(Exercise A)
In the passage on Gay-Straight Alliances in Utah schools, in which month did the Utah Pride Center hold its first GSA & Educators' Conference?
(Exercise B)
Using the passage on Gay-Straight Alliances in Utah schools, explain in one to three sentences why the Utah Pride Center hosted its GSA & Educators' Conference.
(Exercise C)
Please extend the passage on Gay-Straight Alliances in Utah schools, starting after its last sentence.

Add to that a sexual identity variable, and the task of Utah teens successfully walking the daunting social tightrope of middle and high school just got considerably harder.

Enter the Gay-Straight Alliance (or the less binary Gender–Sexuality Alliance)—safe-space groups by design, wherein students can share experiences and offer each other resources and support.

"Research and data are conclusively supporting the importance of having a Gender and Sexuality Alliance or Gay-Straight Alliance (GSAs) in school spaces," Utah Pride Center Executive Director Rob Moolman said in a summer news release. "These are vital programs in our fight against LGBTQ youth suicide and to the visible mental health support initiatives that schools can provide for their students and queer staff members."

Wanting to create a "safer and kinder Utah school system for our LGBTQ youth and families," the Center hosted its first GSA & Educators' Conference in September. Featuring workshops and panels offered by community members and education professionals, the day-long event sought to create supportive and open school environments for LGBTQ students.

Data backs up the Center's efforts. In its Suicide Prevention Plan for Utah, the national Suicide Prevention Resource Center lists "research-supported initiatives" like GSAs as a protective factor in preventing LGBTQ suicide.

(Data supplied)

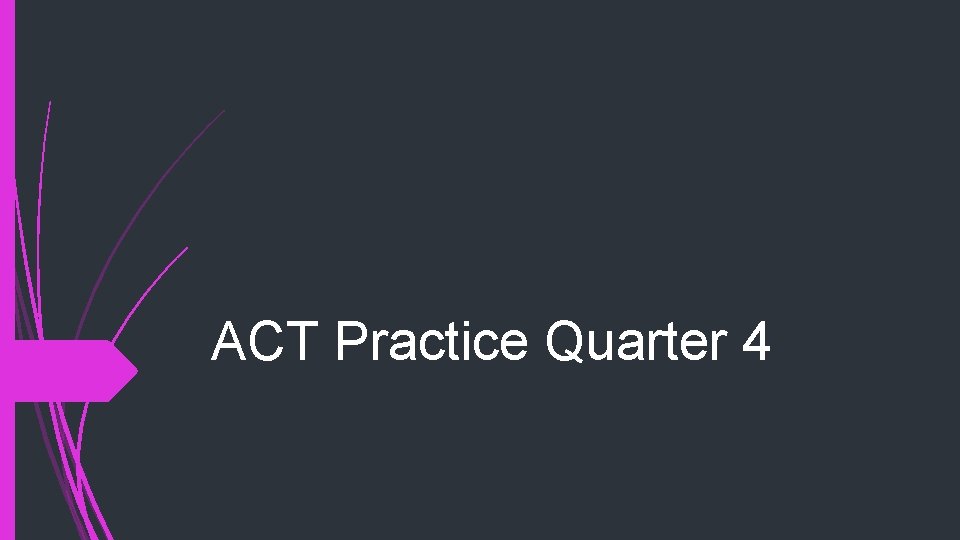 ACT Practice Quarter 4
---
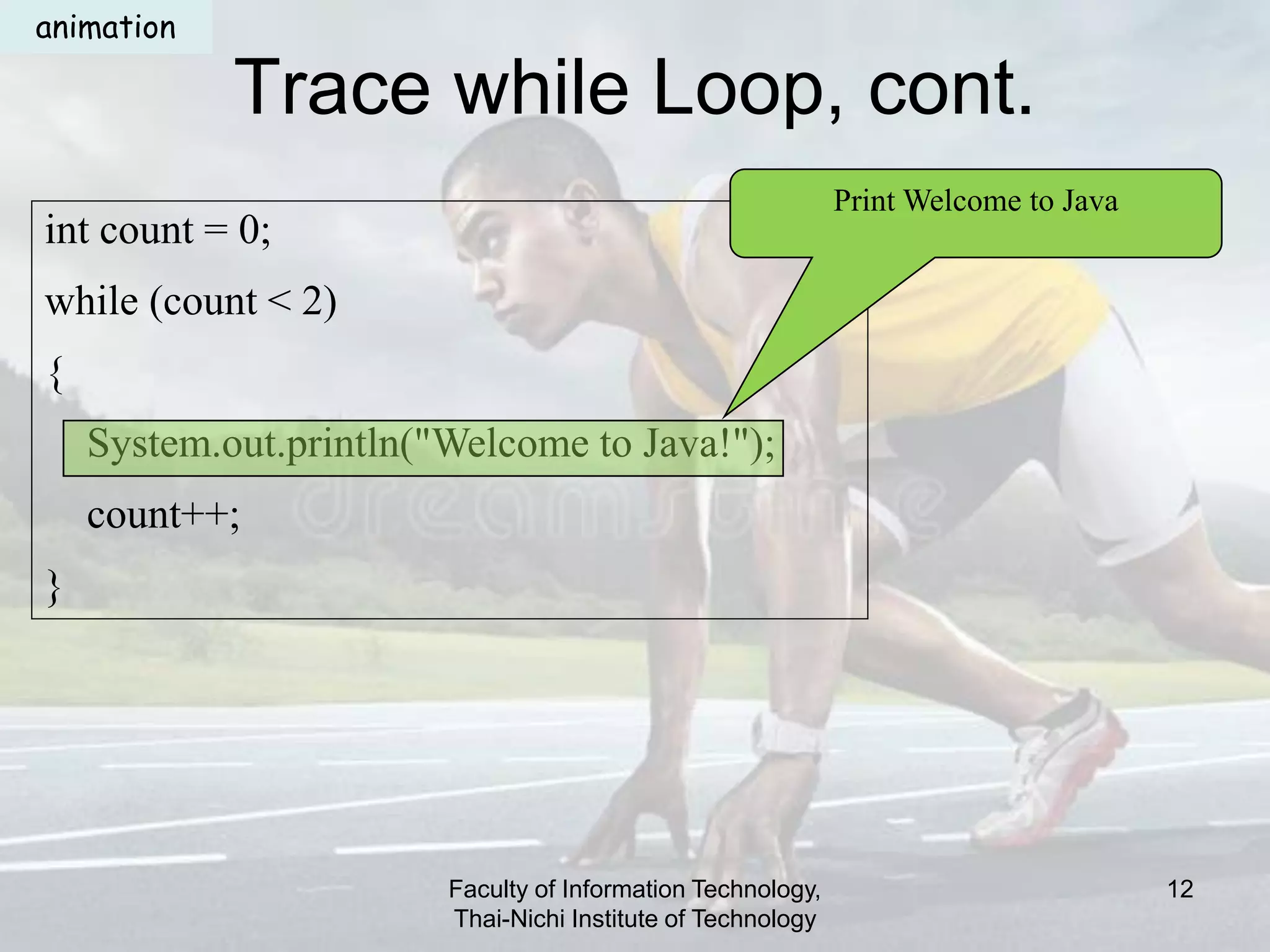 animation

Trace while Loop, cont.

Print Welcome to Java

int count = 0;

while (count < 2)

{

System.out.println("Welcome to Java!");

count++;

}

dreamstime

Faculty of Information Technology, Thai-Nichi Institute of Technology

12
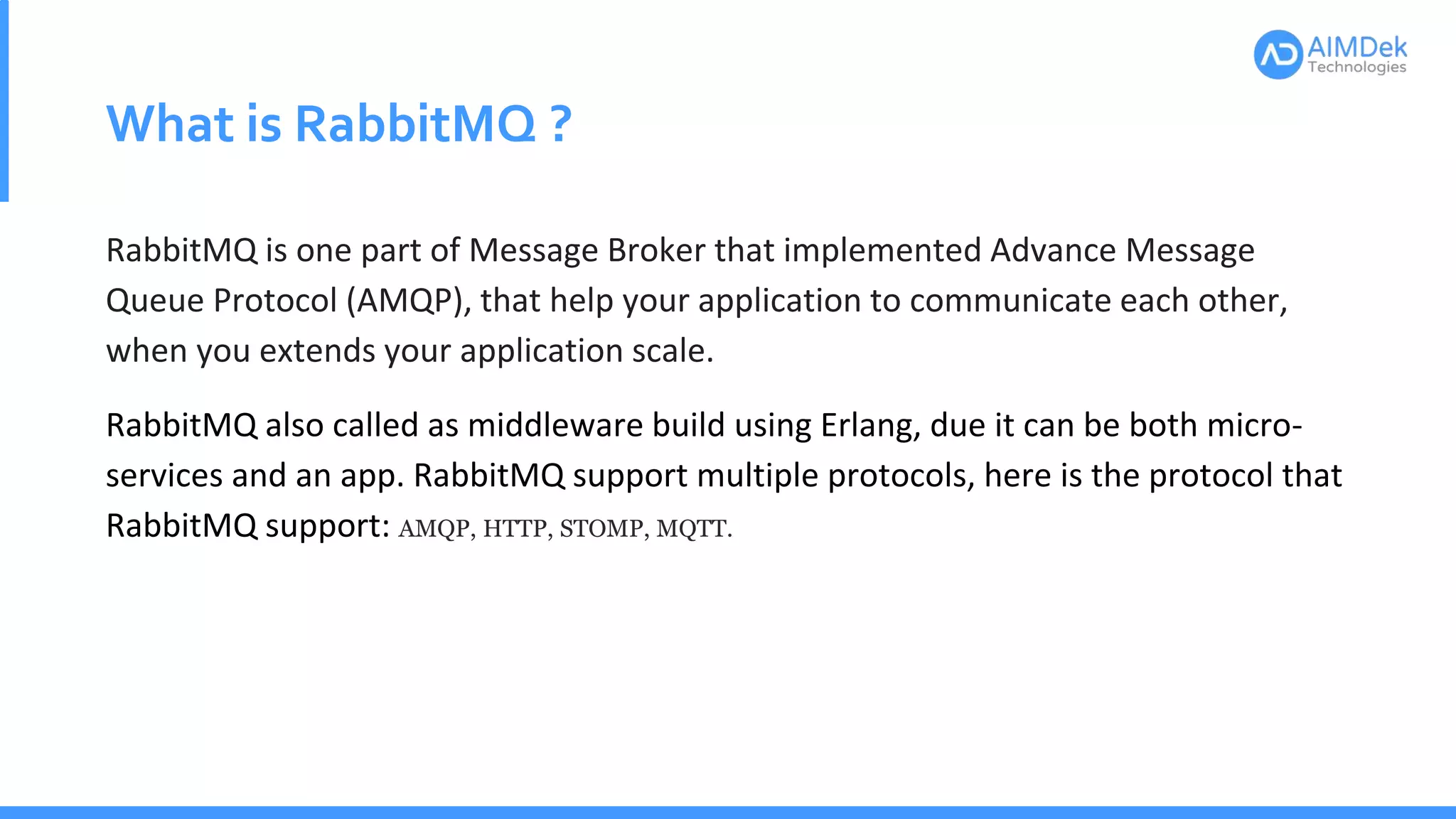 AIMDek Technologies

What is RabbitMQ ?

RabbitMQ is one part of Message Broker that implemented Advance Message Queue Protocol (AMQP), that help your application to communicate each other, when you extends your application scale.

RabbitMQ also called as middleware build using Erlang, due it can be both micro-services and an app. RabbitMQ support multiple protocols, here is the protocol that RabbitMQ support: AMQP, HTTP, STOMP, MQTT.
...
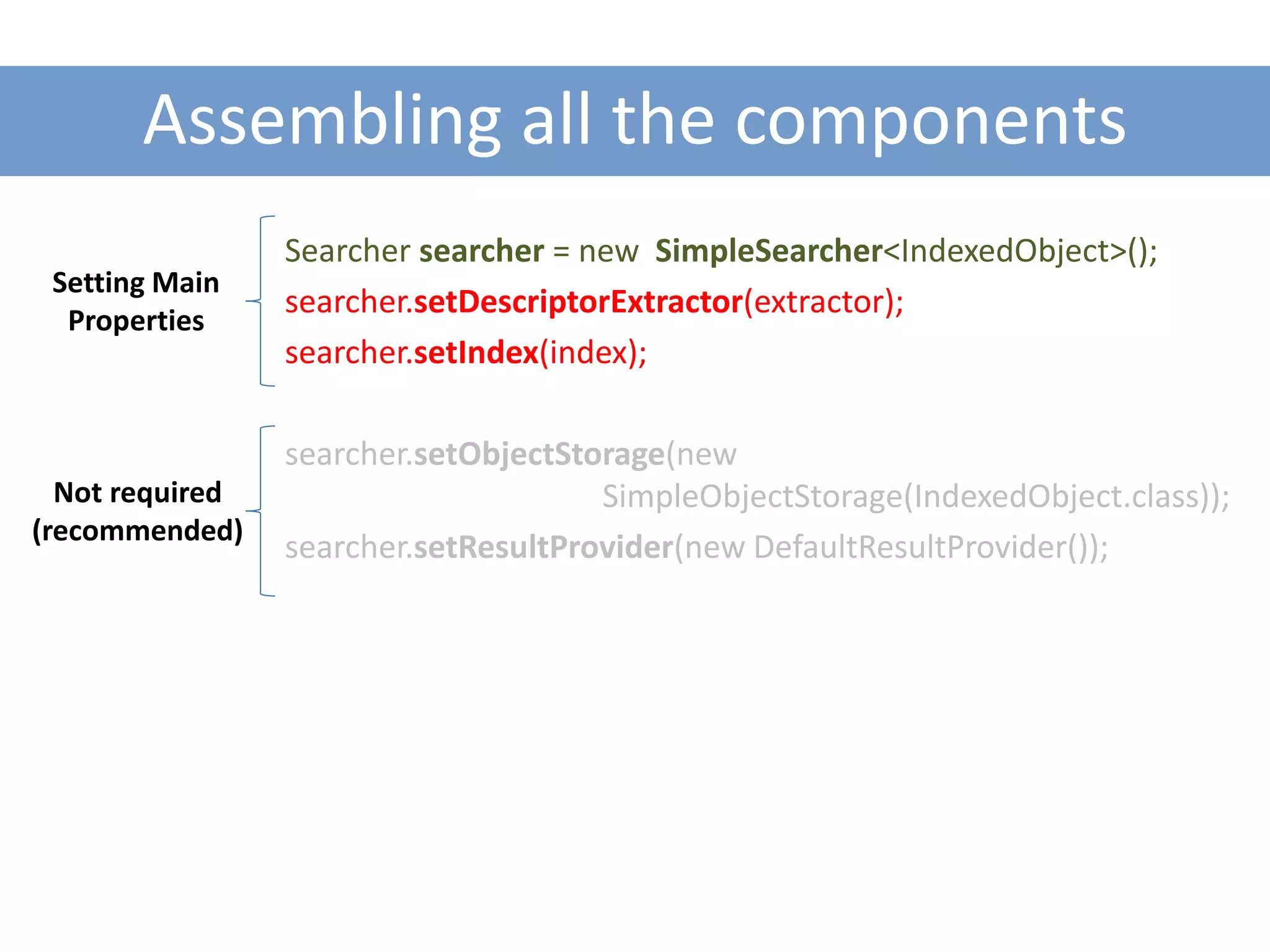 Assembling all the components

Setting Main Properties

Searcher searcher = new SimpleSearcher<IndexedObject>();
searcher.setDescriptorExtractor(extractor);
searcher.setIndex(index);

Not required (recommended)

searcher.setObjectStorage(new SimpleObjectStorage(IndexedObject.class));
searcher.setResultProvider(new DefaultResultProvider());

(Answer space A)
September.

(Answer space B)
The Center wanted to create a "safer and kinder Utah school system for our LGBTQ youth and families." Through workshops and panels led by community members and education professionals, the event aimed to build supportive and open school environments for LGBTQ students.

(Answer space C)
But a 12-year-old law is creating a chilling effect on students, teachers and administrators trying to form extracurricular GSAs, according to legal experts, educators and LGBTQ community advocates.

Passed by the Legislature in 2007, the Student Clubs Act (SCA) imposes an intricate web of regulations on extracurricular clubs in public schools. The 17-page law governs how clubs—everything from Model U.N. to the Frisbee team—are formed, categorized and maintained.

Sarah Jones, an English teacher at Centerville Junior High School, is the faculty advisor for the school's GSA. The group was formed two years ago when a student sought support after coming out as transgender. Since then, Jones has seen the group's importance swell among some of its at-risk members.

"Our principal and vice principal ... deal with suicidal ideation all the time," she says. "We have suicidal kids all the time—we have kids attempt suicide, it's not a joke. This isn't something we're doing to promote for people to be gay, we're doing this so that kids don't want to kill themselves."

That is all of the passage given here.